• [EXERCISE TEXT]

- Opening Delimiter -

Under ligand stimulation, endocytosis of EGFR occurs and leads to a shift from diffuse membrane staining to punctate cytoplasmic staining (representing endocytic vesicles). To understand the role of TRAF6 and CD147 in EGFR trafficking, we utilized a fluorescence-conjugated primary antibody to track EGFR and examined the effect of TRAF6, CD147 on EGFR protein stability. We found that knockdown of TRAF6 and CD147 accelerated EGFR-protein degradation (Fig. 5d) and EGFR-containing endocytic vesicles were present in TRAF6- and CD147-knockdown HaCaT cells even without EGF treatment (Fig. 5e), because the EGFR distribution typically shifts from the cell membrane to the cytoplasm, with punctate fluorescence after EGF stimulation in control cells (Fig. 5e). Hence, our results suggested that TRAF6 and CD147 may be involved in EGFR endocytosis.

Discussion

Epidermal cell transformation plays a critical stage in cSCC development that involves oncogenic key molecules. In this study, we found that TRAF6 plays a key role in cell transformation. Although over-expression of TRAF6 alone did not effect on foci formation in NIH3T3 cells, more foci were observed with a combination of TRAF6 and Ras (G12V), thus indicating that TRAF6 enhances the cell transformation ability driven by oncogenes (Fig. 1a). SliencingTRAF6 expresison significantly suppressed the EGF meidated anchorage-independent cell growth of HaCaT cells (Fig. 1b), thus indicating that TRAF6 is involved in the EGF associated signaling pathway. Regarding the TLR/IL-1β pathway, TRAF6 is also an essential molecule for activation of other signaling pathways. After TGFβ stimulation, TRAF6 induces Lys63-linked ubiquitination of TβR1, which in turn promotes cleavage of TβR1 by TACE. After cleavage, the intracellular domain (ICD) is released from TβR1, translocates into the nucleus and subsequently forms a complex with p300 that regulates expression of genes, such as Snail, MMP2, and cyclinD1[42-44]. In the IGF-induced pathway, TRAF6 acts as a direct E3 ligase, ubiquitinating AKT, and thereby inducing AKT cellular membrane recruitment and phosphorylation leading to activation[45].

- Closing Delimiter -

• [TASK INSTRUCTIONS]
1. In the passage on TRAF6 and EGFR signaling, what cleaves TβR1 after TRAF6 ubiquitinates it?
2. Continue the passage on TRAF6 and EGFR signaling from its final sentence.

• [INFORMATION GIVEN]
- Opening Delimiter -

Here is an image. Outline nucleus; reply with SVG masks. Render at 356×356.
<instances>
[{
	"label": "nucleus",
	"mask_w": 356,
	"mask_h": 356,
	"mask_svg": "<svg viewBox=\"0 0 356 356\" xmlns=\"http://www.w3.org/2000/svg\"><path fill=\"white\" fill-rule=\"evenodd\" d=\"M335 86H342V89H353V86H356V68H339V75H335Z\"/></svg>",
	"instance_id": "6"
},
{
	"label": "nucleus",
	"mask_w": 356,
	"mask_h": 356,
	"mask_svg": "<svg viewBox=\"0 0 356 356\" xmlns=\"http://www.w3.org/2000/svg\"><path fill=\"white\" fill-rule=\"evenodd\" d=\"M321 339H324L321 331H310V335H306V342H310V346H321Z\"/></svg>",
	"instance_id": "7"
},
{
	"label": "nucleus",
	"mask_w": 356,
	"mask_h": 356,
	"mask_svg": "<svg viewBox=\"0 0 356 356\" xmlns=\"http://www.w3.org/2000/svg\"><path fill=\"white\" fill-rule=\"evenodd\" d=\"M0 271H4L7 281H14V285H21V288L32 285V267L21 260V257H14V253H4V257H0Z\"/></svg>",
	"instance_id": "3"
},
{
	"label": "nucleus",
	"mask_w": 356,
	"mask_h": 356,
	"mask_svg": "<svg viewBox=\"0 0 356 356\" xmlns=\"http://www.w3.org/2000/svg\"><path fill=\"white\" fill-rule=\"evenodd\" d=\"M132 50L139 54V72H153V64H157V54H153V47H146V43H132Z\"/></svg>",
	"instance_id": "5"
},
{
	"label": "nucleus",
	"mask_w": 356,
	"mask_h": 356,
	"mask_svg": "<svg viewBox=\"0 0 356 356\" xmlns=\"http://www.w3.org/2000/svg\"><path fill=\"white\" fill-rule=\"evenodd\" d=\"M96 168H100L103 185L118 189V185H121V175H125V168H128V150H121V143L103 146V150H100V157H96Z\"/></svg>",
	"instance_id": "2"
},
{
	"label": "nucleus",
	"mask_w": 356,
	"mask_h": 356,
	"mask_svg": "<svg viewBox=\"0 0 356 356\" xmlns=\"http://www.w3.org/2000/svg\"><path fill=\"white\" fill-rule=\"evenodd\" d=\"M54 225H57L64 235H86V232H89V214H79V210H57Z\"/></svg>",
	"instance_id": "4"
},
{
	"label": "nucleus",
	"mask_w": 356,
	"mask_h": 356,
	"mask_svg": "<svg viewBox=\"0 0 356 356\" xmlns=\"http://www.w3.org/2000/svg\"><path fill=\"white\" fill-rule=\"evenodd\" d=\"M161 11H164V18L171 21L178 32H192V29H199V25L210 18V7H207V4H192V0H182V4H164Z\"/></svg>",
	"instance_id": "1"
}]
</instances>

- Closing Delimiter -

• [RESULTS FOR EACH TASK]
1. TACE

2.
In this study, we provided the first evidence that TRAF6 affects the EGF-induced pathway. Through a protein array, we found that p-EGFR and total EGFR were altered in TRAF6-silenced cells (Fig. 4a). Furthermore, p-Stat3, p-EGFR, and c-Fos were dramatically downregulated by TRAF6 knockdown (Fig. 4b). EGFR is a key molecule orchestrating cell growth, survival, cell cycle progression, and migration and is over-expressed or dysregulated in many cancers[46-49]. EGFR exerts these functions through multiple signaling cascades. After ligand binding, tyrosine residues at the intracellular domain of EGFR are auto-phosphorylated, thus creating docking sites for adapter proteins, such as Grb2 or GAB1 (4). For example, after binding to EGFR, Grb2 recruits SoS1 (a Ras guanine nucleotide exchange factor) cell membrane localization, thereby activating the Ras/Raf/ERK signaling cascade[50, 51]. AP-1 is a downstream convergence point of different signaling cascades and is required for EGF-induced cell transformation and tumor development. In addition, EGFR has been reported to regulate invasion or migration by regulating MMP expression, in a manner dependent on AP-1 activity[52-54]. MMPs have a critical role in ECM remodeling, embryonic development and wound healing in physiological conditions and facilitate tumor cell migration and metastasis through ECM degradation, modulation of cell adhesion and promotion of angiogenesis. We found that AP-1 activity was decreased in both TRAF6-DN and TRAF6-knockdown cells (Fig. 4c), and knockdown of TRAF6 significantly attenuated MMP-2,9 expression upon EGF stimulation (Fig. 4d).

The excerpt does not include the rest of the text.